>> BEGIN

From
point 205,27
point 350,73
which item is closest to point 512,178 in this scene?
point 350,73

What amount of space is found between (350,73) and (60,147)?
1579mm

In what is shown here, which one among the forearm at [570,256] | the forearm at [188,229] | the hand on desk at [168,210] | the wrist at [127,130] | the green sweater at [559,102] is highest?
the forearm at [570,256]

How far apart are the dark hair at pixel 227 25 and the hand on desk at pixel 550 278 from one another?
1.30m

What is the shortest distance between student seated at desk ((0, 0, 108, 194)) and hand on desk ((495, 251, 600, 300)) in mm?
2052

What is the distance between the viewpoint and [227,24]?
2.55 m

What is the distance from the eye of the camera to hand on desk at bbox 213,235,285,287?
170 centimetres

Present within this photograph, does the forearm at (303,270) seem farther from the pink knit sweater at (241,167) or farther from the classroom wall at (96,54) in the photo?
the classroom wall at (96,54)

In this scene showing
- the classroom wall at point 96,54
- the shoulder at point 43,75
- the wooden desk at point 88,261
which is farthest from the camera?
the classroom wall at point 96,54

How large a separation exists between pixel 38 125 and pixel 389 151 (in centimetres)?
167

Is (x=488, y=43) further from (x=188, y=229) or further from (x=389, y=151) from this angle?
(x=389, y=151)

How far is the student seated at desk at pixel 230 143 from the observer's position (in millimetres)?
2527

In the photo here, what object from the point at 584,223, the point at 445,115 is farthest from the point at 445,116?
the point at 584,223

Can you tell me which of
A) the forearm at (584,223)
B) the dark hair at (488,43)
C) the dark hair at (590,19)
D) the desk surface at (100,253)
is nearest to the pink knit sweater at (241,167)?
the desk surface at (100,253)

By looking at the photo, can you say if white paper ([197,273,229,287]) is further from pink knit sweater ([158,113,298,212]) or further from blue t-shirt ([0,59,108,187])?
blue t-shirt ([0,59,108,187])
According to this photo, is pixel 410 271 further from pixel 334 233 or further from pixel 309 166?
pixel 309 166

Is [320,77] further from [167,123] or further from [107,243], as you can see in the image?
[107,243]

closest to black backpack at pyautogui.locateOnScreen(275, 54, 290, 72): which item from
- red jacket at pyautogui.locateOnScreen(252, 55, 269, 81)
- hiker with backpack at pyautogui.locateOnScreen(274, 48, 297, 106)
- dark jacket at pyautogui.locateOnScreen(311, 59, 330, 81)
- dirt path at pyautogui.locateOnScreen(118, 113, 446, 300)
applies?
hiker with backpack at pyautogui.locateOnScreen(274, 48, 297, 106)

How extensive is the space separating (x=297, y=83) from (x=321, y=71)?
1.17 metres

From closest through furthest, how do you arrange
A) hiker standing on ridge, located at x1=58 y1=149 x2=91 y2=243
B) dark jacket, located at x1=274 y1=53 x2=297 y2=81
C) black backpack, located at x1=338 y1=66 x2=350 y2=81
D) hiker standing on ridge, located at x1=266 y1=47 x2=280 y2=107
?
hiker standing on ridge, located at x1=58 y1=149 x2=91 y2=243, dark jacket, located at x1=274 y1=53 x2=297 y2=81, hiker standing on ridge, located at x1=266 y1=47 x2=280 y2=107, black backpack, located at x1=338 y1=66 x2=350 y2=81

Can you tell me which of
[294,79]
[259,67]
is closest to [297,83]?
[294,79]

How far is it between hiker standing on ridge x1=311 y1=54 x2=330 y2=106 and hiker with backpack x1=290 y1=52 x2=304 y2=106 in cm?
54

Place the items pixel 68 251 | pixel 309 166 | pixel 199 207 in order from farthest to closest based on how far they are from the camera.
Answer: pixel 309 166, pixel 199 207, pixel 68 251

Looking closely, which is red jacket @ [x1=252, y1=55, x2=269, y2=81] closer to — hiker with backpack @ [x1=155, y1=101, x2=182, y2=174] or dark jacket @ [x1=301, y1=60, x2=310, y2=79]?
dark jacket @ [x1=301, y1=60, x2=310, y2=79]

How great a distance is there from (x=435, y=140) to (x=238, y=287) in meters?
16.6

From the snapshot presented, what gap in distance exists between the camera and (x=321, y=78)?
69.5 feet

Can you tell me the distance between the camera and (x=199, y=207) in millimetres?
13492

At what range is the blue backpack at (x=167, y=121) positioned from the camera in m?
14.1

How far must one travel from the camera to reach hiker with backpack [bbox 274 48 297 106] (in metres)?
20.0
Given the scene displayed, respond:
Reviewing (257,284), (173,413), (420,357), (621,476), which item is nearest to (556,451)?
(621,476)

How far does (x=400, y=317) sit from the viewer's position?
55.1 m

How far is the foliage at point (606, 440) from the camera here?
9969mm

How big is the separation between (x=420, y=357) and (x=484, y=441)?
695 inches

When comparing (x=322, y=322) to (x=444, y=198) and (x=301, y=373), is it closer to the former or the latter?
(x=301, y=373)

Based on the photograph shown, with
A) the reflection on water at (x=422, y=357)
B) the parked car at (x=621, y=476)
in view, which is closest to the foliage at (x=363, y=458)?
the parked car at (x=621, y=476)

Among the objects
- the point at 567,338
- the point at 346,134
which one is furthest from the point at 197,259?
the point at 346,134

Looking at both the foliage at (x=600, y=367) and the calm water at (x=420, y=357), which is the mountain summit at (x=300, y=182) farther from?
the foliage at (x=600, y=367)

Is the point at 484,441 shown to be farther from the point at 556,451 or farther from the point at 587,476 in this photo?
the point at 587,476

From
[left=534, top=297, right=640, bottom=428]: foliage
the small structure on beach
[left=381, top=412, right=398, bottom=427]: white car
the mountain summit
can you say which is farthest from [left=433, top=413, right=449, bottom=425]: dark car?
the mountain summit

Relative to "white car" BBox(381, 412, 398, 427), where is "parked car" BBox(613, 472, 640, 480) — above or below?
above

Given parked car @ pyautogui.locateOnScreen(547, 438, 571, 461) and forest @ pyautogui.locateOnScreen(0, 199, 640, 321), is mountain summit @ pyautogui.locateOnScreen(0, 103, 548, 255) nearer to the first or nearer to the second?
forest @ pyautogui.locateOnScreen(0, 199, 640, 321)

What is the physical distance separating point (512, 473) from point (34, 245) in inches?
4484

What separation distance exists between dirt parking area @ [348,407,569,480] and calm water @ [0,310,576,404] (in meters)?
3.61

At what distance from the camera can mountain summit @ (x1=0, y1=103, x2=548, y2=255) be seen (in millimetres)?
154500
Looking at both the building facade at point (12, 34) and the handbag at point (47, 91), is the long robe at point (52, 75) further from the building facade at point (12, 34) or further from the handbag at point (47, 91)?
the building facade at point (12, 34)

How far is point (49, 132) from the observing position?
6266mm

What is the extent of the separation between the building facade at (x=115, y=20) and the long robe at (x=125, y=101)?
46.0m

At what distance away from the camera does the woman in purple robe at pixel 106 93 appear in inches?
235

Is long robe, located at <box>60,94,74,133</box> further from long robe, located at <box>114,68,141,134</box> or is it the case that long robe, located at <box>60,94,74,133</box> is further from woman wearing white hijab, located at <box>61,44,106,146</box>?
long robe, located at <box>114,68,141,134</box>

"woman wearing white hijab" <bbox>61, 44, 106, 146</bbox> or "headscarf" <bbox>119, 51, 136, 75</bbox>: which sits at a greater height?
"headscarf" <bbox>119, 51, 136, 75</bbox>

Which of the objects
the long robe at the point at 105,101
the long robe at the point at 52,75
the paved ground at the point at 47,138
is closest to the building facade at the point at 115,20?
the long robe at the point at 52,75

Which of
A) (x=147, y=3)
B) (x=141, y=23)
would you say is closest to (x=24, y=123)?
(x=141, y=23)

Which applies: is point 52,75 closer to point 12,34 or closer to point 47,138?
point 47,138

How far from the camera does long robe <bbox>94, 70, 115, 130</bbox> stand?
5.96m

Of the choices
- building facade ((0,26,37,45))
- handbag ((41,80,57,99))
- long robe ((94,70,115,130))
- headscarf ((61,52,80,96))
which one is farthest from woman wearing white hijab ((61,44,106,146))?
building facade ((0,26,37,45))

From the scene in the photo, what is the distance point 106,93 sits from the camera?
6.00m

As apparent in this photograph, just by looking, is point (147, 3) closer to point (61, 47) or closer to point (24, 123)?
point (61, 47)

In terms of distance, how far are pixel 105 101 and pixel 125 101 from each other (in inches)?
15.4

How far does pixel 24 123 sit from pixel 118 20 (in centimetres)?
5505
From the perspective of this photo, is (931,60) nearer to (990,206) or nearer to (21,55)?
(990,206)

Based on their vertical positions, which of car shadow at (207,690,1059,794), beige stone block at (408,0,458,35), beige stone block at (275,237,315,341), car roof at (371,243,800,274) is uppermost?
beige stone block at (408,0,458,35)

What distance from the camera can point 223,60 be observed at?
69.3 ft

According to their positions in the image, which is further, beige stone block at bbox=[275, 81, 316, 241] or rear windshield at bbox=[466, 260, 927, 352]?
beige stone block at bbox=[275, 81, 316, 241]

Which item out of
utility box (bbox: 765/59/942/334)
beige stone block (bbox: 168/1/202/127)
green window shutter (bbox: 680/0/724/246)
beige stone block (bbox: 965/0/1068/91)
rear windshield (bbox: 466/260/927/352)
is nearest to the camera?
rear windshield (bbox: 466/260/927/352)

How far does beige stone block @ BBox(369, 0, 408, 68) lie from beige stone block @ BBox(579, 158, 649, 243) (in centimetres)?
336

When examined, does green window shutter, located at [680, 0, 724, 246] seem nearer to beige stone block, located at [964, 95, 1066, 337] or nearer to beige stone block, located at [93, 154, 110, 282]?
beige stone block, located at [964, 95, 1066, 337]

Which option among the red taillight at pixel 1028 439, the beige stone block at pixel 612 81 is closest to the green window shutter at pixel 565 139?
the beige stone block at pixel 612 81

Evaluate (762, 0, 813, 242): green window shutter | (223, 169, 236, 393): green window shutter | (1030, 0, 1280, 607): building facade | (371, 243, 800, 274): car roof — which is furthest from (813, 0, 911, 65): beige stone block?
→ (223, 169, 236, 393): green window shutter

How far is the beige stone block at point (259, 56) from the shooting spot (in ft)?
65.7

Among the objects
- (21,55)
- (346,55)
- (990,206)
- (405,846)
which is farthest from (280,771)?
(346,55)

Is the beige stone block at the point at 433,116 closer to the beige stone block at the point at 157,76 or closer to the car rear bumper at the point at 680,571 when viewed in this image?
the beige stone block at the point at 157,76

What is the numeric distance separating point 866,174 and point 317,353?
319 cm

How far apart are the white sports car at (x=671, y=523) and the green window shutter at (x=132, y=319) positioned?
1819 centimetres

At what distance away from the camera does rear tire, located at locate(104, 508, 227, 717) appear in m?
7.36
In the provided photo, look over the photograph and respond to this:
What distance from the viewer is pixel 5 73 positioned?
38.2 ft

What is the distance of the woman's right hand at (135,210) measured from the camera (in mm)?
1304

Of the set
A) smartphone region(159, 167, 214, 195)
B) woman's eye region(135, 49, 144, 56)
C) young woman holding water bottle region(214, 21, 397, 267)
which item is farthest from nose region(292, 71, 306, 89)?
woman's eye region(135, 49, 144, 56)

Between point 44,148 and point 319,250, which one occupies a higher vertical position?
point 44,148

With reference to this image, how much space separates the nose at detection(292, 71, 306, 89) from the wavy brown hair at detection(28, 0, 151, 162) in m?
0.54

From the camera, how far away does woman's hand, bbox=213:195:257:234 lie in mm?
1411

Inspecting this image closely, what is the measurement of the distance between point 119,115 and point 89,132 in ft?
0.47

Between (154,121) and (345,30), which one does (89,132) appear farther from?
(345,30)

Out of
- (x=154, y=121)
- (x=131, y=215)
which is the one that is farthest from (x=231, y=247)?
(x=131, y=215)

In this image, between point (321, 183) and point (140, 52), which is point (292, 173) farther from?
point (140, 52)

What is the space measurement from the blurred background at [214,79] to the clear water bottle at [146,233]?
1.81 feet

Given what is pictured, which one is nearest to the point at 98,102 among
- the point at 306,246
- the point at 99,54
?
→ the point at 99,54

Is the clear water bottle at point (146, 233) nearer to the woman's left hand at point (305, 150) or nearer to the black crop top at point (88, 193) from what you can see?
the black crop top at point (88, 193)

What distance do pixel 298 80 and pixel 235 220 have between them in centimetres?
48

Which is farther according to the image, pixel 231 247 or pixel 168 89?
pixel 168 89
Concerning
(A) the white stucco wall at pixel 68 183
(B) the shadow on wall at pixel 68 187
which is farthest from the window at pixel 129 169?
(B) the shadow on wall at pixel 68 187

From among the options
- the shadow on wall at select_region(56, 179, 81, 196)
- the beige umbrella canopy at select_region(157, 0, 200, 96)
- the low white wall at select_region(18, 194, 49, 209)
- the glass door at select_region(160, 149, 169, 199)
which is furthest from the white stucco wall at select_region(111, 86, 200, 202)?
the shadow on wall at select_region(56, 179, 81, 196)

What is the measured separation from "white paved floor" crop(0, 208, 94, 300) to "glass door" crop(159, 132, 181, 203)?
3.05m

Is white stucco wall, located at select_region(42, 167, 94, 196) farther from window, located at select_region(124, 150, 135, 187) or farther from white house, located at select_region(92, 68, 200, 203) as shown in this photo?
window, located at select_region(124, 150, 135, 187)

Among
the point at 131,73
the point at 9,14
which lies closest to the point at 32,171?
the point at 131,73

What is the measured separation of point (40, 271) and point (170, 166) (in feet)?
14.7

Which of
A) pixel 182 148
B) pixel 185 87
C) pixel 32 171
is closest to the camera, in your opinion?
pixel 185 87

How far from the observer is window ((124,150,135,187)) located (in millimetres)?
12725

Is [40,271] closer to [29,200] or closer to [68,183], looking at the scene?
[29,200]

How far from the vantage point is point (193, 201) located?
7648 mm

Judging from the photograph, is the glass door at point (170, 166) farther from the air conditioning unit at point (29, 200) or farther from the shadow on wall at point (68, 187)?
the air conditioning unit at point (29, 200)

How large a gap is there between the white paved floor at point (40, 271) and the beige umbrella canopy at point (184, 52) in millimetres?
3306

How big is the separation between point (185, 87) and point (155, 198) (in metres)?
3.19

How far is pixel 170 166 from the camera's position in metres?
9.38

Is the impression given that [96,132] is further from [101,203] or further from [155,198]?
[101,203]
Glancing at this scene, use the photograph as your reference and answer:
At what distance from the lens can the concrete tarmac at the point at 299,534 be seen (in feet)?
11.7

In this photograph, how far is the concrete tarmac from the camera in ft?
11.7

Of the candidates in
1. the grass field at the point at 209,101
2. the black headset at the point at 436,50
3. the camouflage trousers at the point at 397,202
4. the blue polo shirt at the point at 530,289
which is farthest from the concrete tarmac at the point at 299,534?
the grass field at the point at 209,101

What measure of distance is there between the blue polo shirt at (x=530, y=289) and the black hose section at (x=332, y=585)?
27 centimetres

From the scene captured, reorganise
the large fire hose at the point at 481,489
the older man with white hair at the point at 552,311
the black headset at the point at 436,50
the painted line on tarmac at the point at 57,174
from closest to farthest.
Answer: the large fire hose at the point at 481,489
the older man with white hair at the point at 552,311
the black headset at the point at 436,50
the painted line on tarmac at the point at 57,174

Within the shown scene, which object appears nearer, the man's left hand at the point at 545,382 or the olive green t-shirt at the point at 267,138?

>> END

AIM OF THE TASK
Print the entries from the line with "According to this" up to and including the line with "1.17 metres", reproducing each line exactly.

THE RESULT
According to this photo, is pixel 410 271 further from pixel 334 233 or further from pixel 309 166?
pixel 309 166

Is [320,77] further from [167,123] or further from [107,243], as you can see in the image?
[107,243]

closest to black backpack at pyautogui.locateOnScreen(275, 54, 290, 72): which item from
- red jacket at pyautogui.locateOnScreen(252, 55, 269, 81)
- hiker with backpack at pyautogui.locateOnScreen(274, 48, 297, 106)
- dark jacket at pyautogui.locateOnScreen(311, 59, 330, 81)
- dirt path at pyautogui.locateOnScreen(118, 113, 446, 300)
applies?
hiker with backpack at pyautogui.locateOnScreen(274, 48, 297, 106)

How extensive is the space separating (x=297, y=83) from (x=321, y=71)?
1.17 metres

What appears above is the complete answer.